[Textauszug]

• • • • •

Die nachhaltigen Produkte der einzelnen Kreditinstitute stoßen überwiegend auf Vertrauen bei den Kunden: 66 Prozent der Befragten empfinden sie als glaubwürdig, während nur 3 Prozent diese als gar nicht glaubwürdig bewerten.

Zudem bewerten 37 Prozent das Angebot an nachhaltigen Investitionen, wie Aktien, Anleihen oder Fonds, als gut. Lediglich 1 Prozent äußert sich hier sehr kritisch. Dieser Überblick zeigt, dass trotz der Wissenslücken jene Kundinnen und Kunden, die Kenntnis von nachhaltigen Produkten erlangt haben, diesen grundsätzlich vertrauen.

Beratung zu Nachhaltigkeit bleibt oberflächlich

Knapp die Hälfte der Befragten (46 Prozent) fühlt sich bei nachhaltigen Investitionen eher gut beraten, und 48 Prozent wurden im Anlageberatungsprozess nach ihren Nachhaltigkeitspräferenzen gefragt. Von diesen wurden 59 Prozent zu zwei bis drei Präferenzen befragt. Während dies zeigt, dass Banken und Sparkassen das Thema Nachhaltigkeit zunehmend in ihre Beratung integrieren, scheint es noch Optimierungspotenziale bei der Detailtiefe der Gespräche zu geben.

• • • • •

[Datenauszug]
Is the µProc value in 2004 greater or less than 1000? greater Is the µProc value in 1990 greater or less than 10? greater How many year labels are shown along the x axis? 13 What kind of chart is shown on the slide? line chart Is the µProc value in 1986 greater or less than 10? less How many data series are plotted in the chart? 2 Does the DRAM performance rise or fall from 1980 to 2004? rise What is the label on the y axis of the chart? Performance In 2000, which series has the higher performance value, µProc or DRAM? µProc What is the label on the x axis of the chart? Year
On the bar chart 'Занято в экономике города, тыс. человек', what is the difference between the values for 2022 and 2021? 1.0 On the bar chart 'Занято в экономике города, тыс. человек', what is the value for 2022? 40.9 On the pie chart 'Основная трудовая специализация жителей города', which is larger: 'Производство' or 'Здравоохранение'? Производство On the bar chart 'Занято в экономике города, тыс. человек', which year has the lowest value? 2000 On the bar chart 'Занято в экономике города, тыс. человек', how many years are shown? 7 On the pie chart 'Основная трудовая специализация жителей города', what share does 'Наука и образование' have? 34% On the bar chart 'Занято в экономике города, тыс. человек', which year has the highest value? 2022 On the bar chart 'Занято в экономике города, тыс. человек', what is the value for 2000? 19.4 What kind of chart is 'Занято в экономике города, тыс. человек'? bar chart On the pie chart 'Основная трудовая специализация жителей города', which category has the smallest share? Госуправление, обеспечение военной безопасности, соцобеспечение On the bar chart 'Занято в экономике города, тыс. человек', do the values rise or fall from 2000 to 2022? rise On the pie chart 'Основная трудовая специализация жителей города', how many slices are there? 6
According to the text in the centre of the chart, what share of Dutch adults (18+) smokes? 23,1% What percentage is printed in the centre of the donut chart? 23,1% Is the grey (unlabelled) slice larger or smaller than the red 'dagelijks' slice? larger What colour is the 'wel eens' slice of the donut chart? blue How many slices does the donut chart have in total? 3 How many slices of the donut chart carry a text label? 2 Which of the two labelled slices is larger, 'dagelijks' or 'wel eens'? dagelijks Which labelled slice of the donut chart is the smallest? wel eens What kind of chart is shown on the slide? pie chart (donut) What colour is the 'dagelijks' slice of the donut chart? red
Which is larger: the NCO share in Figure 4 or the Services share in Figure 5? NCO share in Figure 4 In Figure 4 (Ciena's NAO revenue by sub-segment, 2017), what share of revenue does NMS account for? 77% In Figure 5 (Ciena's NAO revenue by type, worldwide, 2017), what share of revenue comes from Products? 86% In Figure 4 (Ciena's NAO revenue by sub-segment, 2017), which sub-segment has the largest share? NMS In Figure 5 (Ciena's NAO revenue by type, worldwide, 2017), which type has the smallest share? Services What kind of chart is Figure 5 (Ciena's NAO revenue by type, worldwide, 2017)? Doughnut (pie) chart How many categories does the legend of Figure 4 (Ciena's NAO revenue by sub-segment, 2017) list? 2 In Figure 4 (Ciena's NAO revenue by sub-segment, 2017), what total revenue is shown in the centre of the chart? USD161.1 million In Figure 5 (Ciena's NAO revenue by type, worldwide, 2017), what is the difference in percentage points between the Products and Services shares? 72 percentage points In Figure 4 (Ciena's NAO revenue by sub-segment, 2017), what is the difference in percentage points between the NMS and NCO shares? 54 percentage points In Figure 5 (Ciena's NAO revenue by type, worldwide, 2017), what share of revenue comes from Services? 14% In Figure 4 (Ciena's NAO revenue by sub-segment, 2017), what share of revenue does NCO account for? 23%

• • • • •

[Aufgaben]
a – Beantworten Sie anhand des Texts über nachhaltige Bankprodukte folgende Fragen:
(i) Wie viel Prozent der Befragten empfinden die nachhaltigen Produkte der Kreditinstitute als glaubwürdig?
(ii) Wie viel Prozent bewerten das Angebot an nachhaltigen Investitionen als gut?
(iii) Wie viel Prozent wurden im Anlageberatungsprozess nach ihren Nachhaltigkeitspräferenzen gefragt?
b – Zitieren Sie aus dem Text über nachhaltige Bankprodukte die Stelle ab den Worten „Zudem bewerten 37“ bis einschließlich der Worte „diesen grundsätzlich vertrauen.“.

[Lösungen]
a –
(i) 66 Prozent
(ii) 37 Prozent
(iii) 48 Prozent

b –
Zudem bewerten 37 Prozent das Angebot an nachhaltigen Investitionen, wie Aktien, Anleihen oder Fonds, als gut. Lediglich 1 Prozent äußert sich hier sehr kritisch. Dieser Überblick zeigt, dass trotz der Wissenslücken jene Kundinnen und Kunden, die Kenntnis von nachhaltigen Produkten erlangt haben, diesen grundsätzlich vertrauen.